短三和音(たんさんわおん、minor triad)は、音楽和声の基本的な構成要素のひとつで、基音(根音)から長3度と完全5度ではなく、短3度(小3度)と完全5度でできている三音の和音です。一般に「m」「min」「-」などの表記で示され、クラシック、ジャズ、ポピュラー音楽を問わず広く用いられます。和音の性格としては、一般に「暗め」「陰影のある」「哀愁を帯びた」響きと形容されますが、その機能や文脈によって印象は大きく変化します。

構造と音程

短三和音は三つの音から成り立ちます。順に基音(根音: R)、短三度(m3: 3半音上)、完全五度(P5: 7半音上)。たとえばC短三和音(Cm)は音階順にC–E♭–Gです。主要なポイントは次の通りです。

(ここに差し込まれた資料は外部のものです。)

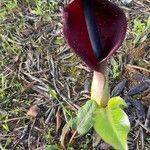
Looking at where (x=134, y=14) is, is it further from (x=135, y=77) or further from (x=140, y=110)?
(x=140, y=110)

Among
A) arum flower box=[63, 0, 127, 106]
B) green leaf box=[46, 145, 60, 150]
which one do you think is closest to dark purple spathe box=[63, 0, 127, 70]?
arum flower box=[63, 0, 127, 106]

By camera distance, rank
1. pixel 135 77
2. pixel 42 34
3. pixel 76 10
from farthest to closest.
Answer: pixel 42 34 → pixel 135 77 → pixel 76 10

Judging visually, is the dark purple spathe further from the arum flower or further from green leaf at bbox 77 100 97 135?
green leaf at bbox 77 100 97 135

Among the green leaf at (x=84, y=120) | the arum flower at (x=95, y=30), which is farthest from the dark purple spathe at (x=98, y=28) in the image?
the green leaf at (x=84, y=120)

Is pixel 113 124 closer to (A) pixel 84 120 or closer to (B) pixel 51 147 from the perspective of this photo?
(A) pixel 84 120

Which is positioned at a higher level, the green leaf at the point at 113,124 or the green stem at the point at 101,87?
the green stem at the point at 101,87

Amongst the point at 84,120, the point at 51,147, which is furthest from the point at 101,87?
the point at 51,147

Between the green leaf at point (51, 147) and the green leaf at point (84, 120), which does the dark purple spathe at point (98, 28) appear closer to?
the green leaf at point (84, 120)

  • 短三度(小3度): 根音から3半音上。これは和音の「短(minor)」たる所以。
  • 完全五度: 根音から7半音上、和音の安定性を担う。
  • 構成としては短三度+長三度(3半音+4半音)で成り立つことが多い(根音から見ると短3度、上方向へ積むと長3度が続く)。
  • 転回形: 根音位置(根位)・第一転回(6)・第二転回(6/4)と表記される(通例、通奏低音の記譜法や楽曲分析で用いる)。

音律と倍音構造

短三和音の音程は調律方式によりわずかに変わります。平均律(12平均律)における短3度の比率は2^(3/12) ≒ 1.1892ですが、純正律(ジャスト・イントネーション)では短3度は6:5(比率1.2)で表されることが多く、完全5度は3:2です。純正律における短三和音の比は1 : 6/5 : 3/2、整数比で表すとおよそ10:12:15となります。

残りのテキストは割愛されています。